コイツといると提灯のように気持ちが揺れてしまう。突風が吹き抜けたかと思うと、次の瞬間には凪いでいる。苛立ちを覚えたり、戸惑ったり、無茶苦茶だ。
胸がざわめき立つのを感じて宇髄は、息をつく。
「地味に諦めが悪いな」
「すまない、怒らせるつもりはなかった」
煉獄の纏っていた熱が夜風に解けていく。安心するはずなのに、胸は変わらずにざわめいたままだった。
「怒っては――、ねェよ」
「今度一緒に食事でもどうだ?」
「ハァッ!?」
「美味い料亭を知っている! あそこは芋の使い方が良くてな、さつまいもご飯が絶品なんだ。酒も美味いぞ! 店主が拘って季節ごとに変えているらしい! 宇髄、君は好きな物はあるか?」
続けざまに降ってくる科白に宇髄は言葉を失ってしまう。そんな宇髄を置いていったまま煉獄は、白い歯を見せて微笑みかける。「君のことがもっと知りたくなった」
煉獄の手が宇髄の毛先へと伸びていった。それを払うと、宇髄は「ったく、よく分かんねェやつ」と悪態をついた。だのに、煉獄は満足気だった。
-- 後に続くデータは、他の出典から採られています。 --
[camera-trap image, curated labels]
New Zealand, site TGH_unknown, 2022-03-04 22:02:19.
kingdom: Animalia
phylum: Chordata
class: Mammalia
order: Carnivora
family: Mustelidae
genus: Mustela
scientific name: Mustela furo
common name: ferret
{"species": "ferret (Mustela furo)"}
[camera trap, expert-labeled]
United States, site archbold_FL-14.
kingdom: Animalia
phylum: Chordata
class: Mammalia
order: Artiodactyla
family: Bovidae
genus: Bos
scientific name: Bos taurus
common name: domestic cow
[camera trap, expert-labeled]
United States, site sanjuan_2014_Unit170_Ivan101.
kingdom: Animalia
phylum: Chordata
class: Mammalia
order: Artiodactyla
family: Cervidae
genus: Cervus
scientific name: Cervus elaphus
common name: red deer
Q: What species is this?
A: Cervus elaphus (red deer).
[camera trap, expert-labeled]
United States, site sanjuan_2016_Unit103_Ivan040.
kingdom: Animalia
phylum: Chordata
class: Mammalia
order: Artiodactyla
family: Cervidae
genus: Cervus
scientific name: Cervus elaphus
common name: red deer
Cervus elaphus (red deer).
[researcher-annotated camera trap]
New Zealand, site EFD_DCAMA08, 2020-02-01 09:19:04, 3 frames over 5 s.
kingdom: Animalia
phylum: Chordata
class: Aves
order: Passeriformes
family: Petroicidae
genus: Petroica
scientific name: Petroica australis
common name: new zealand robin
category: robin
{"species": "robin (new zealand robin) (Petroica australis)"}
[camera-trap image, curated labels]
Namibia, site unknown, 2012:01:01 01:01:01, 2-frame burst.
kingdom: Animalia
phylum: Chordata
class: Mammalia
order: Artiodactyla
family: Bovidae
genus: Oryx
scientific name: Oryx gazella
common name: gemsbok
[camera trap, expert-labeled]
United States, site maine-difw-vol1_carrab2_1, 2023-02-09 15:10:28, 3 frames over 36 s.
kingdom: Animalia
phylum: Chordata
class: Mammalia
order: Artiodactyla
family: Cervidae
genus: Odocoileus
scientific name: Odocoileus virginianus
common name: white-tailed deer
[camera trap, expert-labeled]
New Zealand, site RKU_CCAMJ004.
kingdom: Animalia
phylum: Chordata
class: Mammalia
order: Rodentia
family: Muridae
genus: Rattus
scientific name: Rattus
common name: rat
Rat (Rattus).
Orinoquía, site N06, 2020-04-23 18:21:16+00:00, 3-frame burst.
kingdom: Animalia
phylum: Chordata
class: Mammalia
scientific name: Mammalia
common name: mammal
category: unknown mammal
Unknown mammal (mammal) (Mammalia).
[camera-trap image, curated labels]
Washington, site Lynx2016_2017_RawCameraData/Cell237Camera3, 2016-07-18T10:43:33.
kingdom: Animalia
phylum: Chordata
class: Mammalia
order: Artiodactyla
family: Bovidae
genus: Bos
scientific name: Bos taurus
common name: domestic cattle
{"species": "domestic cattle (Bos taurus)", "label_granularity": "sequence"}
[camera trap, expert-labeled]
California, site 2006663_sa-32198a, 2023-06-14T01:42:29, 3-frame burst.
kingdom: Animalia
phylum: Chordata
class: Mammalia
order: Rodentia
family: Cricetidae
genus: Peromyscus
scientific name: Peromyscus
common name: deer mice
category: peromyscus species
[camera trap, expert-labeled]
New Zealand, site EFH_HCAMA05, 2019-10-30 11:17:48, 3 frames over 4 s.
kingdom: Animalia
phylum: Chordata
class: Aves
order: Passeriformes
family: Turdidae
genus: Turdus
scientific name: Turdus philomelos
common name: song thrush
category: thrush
静かな夜だ。暗闇にふたつの燈が揺れている。ひとつは左右に揺れて、ひとつは真っ直ぐで。
結局煉獄は、わざわざ宇髄の気持ちを聞くために逢いに来たらしい。宇髄が帰ると言えば自分も帰ると並んで歩き出した時には、流石に呆気に取られてしまった。柱合会議の後とか、いくらでも時間を作ろうと思えば出来ただろうに。全く読めない男だ。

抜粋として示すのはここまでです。